··· Records to process
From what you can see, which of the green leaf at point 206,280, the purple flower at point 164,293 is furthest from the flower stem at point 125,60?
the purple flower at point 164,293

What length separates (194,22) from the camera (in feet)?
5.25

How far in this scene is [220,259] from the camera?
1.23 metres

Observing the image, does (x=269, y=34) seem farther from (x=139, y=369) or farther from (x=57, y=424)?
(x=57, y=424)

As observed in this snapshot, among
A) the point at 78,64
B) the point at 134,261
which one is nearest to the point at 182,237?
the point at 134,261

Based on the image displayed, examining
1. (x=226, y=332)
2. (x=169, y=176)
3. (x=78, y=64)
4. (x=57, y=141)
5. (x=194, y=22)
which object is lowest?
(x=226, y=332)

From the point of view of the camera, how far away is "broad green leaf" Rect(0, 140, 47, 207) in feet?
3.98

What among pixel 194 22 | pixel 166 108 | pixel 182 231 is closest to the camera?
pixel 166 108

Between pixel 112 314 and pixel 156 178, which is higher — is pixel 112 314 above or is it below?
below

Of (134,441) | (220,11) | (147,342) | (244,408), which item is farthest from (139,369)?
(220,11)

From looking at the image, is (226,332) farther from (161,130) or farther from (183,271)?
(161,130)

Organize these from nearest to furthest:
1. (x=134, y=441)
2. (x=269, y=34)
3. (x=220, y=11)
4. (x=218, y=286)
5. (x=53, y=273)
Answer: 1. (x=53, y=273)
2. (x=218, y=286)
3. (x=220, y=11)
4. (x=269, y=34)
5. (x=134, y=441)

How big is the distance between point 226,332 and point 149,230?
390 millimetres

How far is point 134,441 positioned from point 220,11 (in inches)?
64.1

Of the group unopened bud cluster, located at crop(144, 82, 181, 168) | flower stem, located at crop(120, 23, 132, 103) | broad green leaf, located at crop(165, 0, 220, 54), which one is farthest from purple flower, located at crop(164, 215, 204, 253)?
······
Every line of the records above needs to be given again exactly.

* _Result for this task_
From what you can see, which of the green leaf at point 206,280, the purple flower at point 164,293 is furthest from the flower stem at point 125,60?
the purple flower at point 164,293

What length separates (194,22) from the camera (in feet)?
5.25

How far in this scene is [220,259] from the camera?
1.23 metres

Observing the image, does (x=269, y=34) seem farther from (x=139, y=369) or farther from (x=57, y=424)?
(x=57, y=424)

As observed in this snapshot, among
A) the point at 78,64
B) the point at 134,261
which one is nearest to the point at 182,237?
the point at 134,261

Based on the image displayed, examining
1. (x=226, y=332)
2. (x=169, y=176)
3. (x=78, y=64)
4. (x=57, y=141)
5. (x=194, y=22)
which object is lowest?
(x=226, y=332)

From the point of view of the camera, how far away is "broad green leaf" Rect(0, 140, 47, 207) in feet?
3.98

What among pixel 194 22 | pixel 166 108 | pixel 182 231 is closest to the camera?
pixel 166 108

Between pixel 112 314 and pixel 156 178, which is higher — is pixel 112 314 above or is it below?
below

Of (134,441) | (220,11) | (147,342) | (244,408), which item is farthest from (139,369)?
(220,11)

From looking at the image, is (226,332) farther from (161,130) or farther from (183,271)?
(161,130)

Organize these from nearest to furthest:
1. (x=134, y=441)
2. (x=269, y=34)
3. (x=220, y=11)
4. (x=218, y=286)
5. (x=53, y=273)
Answer: 1. (x=53, y=273)
2. (x=218, y=286)
3. (x=220, y=11)
4. (x=269, y=34)
5. (x=134, y=441)

How big is the distance between point 226,332 and point 149,230?
390 millimetres

How far is point 134,441 positioned from point 220,11 (in inches)?
64.1

Of the group unopened bud cluster, located at crop(144, 82, 181, 168) | flower stem, located at crop(120, 23, 132, 103) | broad green leaf, located at crop(165, 0, 220, 54), which one is farthest from purple flower, located at crop(164, 215, 204, 253)?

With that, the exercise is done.